A jurisprudência dos tribunais superiores, embora reconheça a legitimidade do planejamento tributário, sempre esteve atenta à necessidade de substância econômica e propósito negocial nas operações envolvendo holdings. Decisões do STJ e do Carf – Conselho Administrativo de Recursos Fiscais reiteradamente afastaram planejamentos considerados abusivos, onde a estrutura societária era utilizada primordialmente para dissimular doações, evitar a incidência de ITCMD ou fraudar credores, sem uma real atividade empresarial ou de gestão patrimonial que a justificasse (vide discussões sobre “propósito negocial” em julgados do CARF, como no acórdão de 1201-005.567, e menções em acórdãos do STJ.
Impactos diretos e indiretos da reforma tributária (EC 132/23 e projetos complementares)
A EC 132/23, ao redesenhar a tributação sobre o consumo, impacta as holdings de forma indireta, mas as discussões que a acompanham sobre a reforma da tributação da renda e do patrimônio são cruciais.
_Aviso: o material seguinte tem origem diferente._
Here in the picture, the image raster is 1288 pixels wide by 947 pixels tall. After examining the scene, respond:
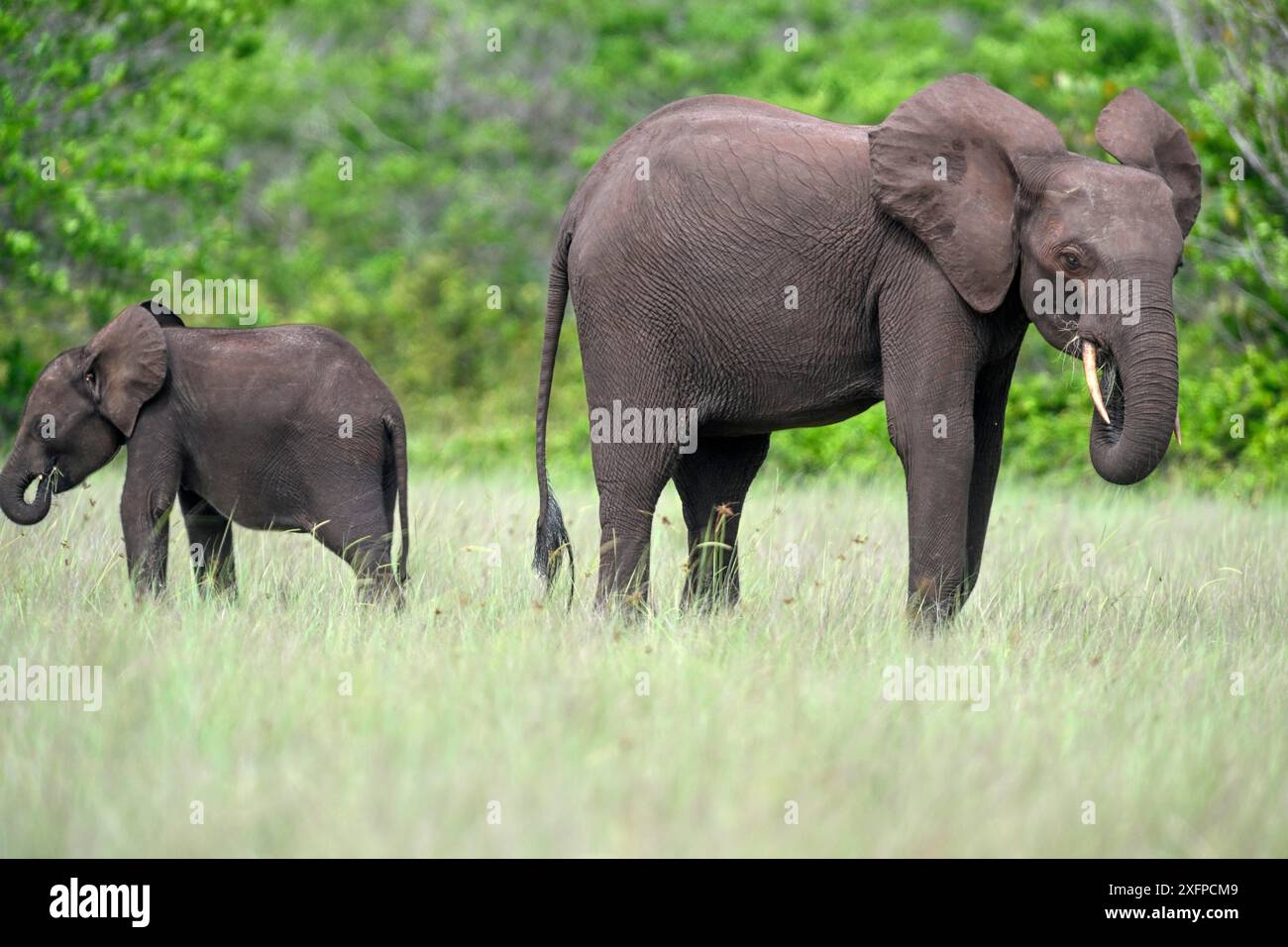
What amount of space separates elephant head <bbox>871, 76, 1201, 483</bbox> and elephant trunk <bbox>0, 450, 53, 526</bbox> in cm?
356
Estratégias jurídicas e recomendações
Diante deste panorama, a atuação do advogado especialista torna-se fundamental para guiar as famílias na adaptação de suas estruturas:
Diagnóstico e revisão: É indispensável um diagnóstico completo da estrutura societária e tributária da holding existente, avaliando sua conformidade legal e sua eficiência frente às novas regras. A revisão dos contratos sociais, acordos de sócios e protocolos familiares é essencial;
Planejamento sucessório integrado: O planejamento sucessório deve ser reavaliado à luz das novas regras do ITCMD e da possível tributação de dividendos. Estratégias como a doação de cotas com reserva de usufruto, a instituição de cláusulas de incomunicabilidade, impenhorabilidade e inalienabilidade, e a utilização de testamentos devem ser consideradas de forma integrada e estratégica, sempre observando a legítima dos herdeiros necessários e os limites legais, afastando eventual discussão sobre doação inoficiosa.
Análise de regime tributário: A escolha ou manutenção do regime tributário demandará análises detalhadas e projeções financeiras, considerando a nova sistemática do IBS/CBS e os potenciais mudanças na tributação da renda.
Fortalecimento do propósito negocial: É crucial demonstrar a substância econômica da holding, evidenciando atividades de gestão patrimonial, administração de bens, participação em outras sociedades ou outras finalidades empresariais que justifiquem sua existência para além da mera economia fiscal.
Acompanhamento legislativo: Manter-se atualizado sobre a tramitação das leis complementares que regulamentarão a reforma tributária é vital para antecipar impactos e ajustar o planejamento.
Conclusão
A reforma tributária inaugura um período de incertezas, mas também de oportunidades para a reestruturação patrimonial e sucessória. As holdings familiares, longe de se tornarem obsoletas, exigirão uma análise jurídica e contábil ainda mais sofisticada para continuarem a ser instrumentos eficazes. A chave reside na adaptação proativa, na busca por estruturas robustas e com claro propósito negocial, e na assessoria especializada para navegar pelas complexidades do novo sistema tributário brasileiro. A advocacia consultiva e preventiva assume, neste contexto, um papel de protagonismo na preservação do legado familiar e na segurança jurídica das operações.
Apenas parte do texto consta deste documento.